With the current cost of living crisis in the UK, many people feel the squeeze. In these trying times, it’s essential to make sure we’re making the best financial decisions for our money situations.
Should you prioritise paying down debt or stack that additional cash? It’s a loaded question that, at first, may seem quite simple; of course, you should pay off your debt before saving money.
However, it’s not that simple. There isn’t a straight right or wrong answer. It boils down to whether you want to apply a mathematical or emotional approach to this decision.
The mathematical approach
The mathematical approach would be to do what makes the most sense financially. Go with the decision that will save you more or cost you less money.
If, for instance, you have zero-interest debt, then focusing on saving money makes perfect sense. One example of this kind of scenario is provided by credit cards that provide 0% interest on purchases for a period ranging from one to two years.
It is a legitimate argument to suggest that you should take advantage of interest-free borrowing for the most extended period feasible, provided that you have the cash to pay off the debt before the interest expenses kick in. That extra money could then be saved or, better yet, invested to increase its value over time.

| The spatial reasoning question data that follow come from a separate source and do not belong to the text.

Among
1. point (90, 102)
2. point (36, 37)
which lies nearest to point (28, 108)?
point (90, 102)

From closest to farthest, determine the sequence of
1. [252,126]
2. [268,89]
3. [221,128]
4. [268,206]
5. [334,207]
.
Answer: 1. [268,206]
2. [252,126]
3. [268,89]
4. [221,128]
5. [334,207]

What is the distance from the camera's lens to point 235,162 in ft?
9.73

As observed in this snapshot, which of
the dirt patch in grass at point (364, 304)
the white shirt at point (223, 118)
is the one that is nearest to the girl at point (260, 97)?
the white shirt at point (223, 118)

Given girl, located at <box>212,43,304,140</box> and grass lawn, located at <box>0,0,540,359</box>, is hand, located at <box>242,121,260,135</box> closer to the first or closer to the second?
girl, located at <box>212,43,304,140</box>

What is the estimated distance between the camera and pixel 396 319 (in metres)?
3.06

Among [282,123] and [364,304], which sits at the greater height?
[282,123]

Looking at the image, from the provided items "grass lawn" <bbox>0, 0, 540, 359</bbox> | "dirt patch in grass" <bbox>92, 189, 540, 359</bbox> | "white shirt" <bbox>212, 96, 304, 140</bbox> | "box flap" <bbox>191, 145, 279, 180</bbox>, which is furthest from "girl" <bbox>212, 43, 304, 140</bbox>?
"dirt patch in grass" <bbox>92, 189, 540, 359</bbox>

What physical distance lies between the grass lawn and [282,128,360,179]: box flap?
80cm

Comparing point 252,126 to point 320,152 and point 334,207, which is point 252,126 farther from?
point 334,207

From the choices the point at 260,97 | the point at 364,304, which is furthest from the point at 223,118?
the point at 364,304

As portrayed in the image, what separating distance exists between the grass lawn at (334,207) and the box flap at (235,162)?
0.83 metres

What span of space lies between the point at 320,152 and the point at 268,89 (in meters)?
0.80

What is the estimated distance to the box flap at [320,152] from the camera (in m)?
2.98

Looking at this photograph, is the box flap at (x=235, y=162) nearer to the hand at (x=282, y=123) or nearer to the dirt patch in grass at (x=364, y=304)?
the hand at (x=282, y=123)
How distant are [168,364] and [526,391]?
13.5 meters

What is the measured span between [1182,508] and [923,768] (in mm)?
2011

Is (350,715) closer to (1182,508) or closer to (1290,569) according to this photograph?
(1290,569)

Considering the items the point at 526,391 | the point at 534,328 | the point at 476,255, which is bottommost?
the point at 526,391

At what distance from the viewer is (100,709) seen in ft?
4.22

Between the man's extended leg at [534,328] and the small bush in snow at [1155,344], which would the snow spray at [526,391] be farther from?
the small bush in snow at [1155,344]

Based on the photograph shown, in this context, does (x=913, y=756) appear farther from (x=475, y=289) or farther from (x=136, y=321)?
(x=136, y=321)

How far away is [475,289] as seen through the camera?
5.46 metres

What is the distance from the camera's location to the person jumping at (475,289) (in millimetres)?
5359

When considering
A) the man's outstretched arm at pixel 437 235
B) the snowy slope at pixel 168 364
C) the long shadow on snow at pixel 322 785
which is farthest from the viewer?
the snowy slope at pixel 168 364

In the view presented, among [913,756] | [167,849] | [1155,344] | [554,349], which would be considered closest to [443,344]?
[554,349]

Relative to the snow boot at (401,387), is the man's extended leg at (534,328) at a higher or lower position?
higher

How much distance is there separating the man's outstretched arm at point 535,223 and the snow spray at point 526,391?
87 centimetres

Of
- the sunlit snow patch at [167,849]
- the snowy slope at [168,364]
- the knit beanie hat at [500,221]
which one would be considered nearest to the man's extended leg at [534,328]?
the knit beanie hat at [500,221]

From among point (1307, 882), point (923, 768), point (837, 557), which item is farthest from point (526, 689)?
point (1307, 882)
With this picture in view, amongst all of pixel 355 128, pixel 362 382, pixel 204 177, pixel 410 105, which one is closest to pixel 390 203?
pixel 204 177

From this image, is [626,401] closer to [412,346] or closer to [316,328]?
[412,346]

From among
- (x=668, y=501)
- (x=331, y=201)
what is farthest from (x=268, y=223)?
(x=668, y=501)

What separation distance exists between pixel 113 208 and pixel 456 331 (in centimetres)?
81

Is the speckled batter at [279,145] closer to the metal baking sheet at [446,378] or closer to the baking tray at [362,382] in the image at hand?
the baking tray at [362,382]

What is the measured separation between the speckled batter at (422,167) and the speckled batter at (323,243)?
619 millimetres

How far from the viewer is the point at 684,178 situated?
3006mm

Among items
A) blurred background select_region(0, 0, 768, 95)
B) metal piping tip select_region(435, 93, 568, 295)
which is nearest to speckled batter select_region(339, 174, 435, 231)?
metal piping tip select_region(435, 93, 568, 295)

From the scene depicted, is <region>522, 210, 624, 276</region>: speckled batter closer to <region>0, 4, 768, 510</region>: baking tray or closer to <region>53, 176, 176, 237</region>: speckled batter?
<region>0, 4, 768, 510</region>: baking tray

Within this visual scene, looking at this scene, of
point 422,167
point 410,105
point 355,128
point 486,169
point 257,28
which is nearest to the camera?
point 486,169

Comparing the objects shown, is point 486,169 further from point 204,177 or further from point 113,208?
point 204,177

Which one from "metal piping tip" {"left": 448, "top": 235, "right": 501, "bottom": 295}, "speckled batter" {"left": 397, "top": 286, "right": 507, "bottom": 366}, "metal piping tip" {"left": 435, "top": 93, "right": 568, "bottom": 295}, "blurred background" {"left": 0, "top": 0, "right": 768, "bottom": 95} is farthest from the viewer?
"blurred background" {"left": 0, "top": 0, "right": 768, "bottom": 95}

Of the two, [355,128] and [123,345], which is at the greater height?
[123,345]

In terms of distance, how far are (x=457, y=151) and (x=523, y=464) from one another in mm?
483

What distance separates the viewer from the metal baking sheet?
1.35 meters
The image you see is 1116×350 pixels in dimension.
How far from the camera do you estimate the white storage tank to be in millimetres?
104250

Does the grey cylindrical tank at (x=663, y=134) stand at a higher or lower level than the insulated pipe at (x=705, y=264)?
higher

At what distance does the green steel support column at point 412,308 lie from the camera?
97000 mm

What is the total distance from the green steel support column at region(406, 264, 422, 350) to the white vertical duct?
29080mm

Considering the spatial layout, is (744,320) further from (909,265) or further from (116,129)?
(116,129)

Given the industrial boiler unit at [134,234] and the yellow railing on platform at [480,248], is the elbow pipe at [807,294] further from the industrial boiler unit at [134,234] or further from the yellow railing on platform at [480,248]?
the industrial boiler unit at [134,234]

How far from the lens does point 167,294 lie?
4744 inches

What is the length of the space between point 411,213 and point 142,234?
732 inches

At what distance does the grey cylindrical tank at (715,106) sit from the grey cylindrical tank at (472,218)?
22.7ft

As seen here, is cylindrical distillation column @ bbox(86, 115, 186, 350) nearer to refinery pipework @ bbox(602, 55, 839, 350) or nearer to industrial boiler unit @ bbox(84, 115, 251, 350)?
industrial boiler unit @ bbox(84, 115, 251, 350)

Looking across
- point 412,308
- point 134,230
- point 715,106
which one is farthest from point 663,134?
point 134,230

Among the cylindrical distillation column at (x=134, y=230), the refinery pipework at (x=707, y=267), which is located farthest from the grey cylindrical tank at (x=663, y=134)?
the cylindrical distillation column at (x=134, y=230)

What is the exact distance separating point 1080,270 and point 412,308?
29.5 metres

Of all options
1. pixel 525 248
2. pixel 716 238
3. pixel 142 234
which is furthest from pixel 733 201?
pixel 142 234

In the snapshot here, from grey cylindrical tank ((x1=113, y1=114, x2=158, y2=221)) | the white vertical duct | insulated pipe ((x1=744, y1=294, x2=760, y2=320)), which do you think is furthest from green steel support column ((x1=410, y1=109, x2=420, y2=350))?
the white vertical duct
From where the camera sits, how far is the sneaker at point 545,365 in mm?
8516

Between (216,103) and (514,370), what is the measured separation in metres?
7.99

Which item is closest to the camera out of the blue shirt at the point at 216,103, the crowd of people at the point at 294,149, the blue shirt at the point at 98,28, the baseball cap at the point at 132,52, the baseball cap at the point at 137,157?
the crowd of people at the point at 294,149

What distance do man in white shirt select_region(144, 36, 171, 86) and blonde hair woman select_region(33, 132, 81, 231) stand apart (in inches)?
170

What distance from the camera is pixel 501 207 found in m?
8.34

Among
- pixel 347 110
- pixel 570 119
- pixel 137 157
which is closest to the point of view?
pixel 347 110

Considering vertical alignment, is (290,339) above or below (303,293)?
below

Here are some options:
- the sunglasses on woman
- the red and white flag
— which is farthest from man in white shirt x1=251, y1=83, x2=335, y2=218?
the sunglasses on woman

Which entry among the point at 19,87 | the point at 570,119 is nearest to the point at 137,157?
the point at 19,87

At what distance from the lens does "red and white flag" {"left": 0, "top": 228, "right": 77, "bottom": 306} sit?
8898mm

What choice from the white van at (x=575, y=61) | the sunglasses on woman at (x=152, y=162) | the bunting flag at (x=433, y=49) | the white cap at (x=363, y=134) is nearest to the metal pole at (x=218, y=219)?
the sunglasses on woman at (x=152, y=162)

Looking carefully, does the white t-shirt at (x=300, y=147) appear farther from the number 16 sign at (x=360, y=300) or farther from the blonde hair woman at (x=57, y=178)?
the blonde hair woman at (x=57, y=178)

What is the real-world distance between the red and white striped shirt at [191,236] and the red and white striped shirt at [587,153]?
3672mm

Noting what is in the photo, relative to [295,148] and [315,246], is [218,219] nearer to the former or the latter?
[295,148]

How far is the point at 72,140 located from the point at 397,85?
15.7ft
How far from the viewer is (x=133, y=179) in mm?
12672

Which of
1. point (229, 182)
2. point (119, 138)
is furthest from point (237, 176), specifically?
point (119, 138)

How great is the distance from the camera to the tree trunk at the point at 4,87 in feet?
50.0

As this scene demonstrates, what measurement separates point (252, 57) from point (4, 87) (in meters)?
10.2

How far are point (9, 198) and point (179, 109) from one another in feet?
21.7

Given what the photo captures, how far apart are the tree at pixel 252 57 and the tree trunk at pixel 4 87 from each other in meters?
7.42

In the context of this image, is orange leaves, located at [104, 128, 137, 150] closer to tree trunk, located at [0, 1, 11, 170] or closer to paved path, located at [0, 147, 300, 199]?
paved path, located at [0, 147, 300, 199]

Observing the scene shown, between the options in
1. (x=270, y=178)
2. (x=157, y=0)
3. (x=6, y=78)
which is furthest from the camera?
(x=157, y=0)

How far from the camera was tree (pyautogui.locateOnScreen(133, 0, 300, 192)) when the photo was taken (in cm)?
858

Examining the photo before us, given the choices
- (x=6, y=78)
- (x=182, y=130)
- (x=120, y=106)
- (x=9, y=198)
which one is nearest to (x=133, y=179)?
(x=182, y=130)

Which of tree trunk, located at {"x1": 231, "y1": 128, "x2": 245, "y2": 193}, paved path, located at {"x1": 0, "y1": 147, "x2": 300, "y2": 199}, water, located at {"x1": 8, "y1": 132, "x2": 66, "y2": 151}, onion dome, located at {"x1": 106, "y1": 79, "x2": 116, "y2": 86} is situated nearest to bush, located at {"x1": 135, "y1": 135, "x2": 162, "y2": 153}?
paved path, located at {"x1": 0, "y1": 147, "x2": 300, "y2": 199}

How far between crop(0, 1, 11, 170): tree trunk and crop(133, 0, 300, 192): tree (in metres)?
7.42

On the other hand, if the interest you will earn on your savings is higher than the interest you need to pay on the debt, then mathematically, it would make sense to prioritise paying down debt over savings.
The emotional approach
Put simply, with the emotional approach, you’re leading with your heart and not your head. Your decision here is based on what feels right for you.
If you have debt keeping you up at night and you feel overwhelmed by the financial burden, you may decide paying down the debt is the best option for you, even if it’s low-interest debt.
For this reason, over 45,000 students in the UK overpaid their student loans during the 2020/21 tax year, rather than only making the standard minimum payment that comes out of their monthly paycheque like tax.
While they could potentially save or invest the money to make it grow, they prefer having the satisfaction of not being indebted to anyone.
The best of both worlds
If you can’t decide between the two approaches with your money, you don’t have to. You could consider a more balanced approach to financial planning, which would allow you to pay off your debts while building savings.
After creating a budget and setting your financial priorities, determine if you have enough money to get you through a financial emergency, such as an illness or a job loss.
Determine how much money you’ll need for food, clothing, entertainment, and other fixed and variable costs by keeping track of your spending for a month. As long as you have saved three months’ expenses, your finances are sound; you can then focus on paying off debt.
No matter whatever path you choose, it’s crucial that your personal financial goals are weighed and prioritised before deciding. Balance is vital when determining whether to pay off your debt or save for the future.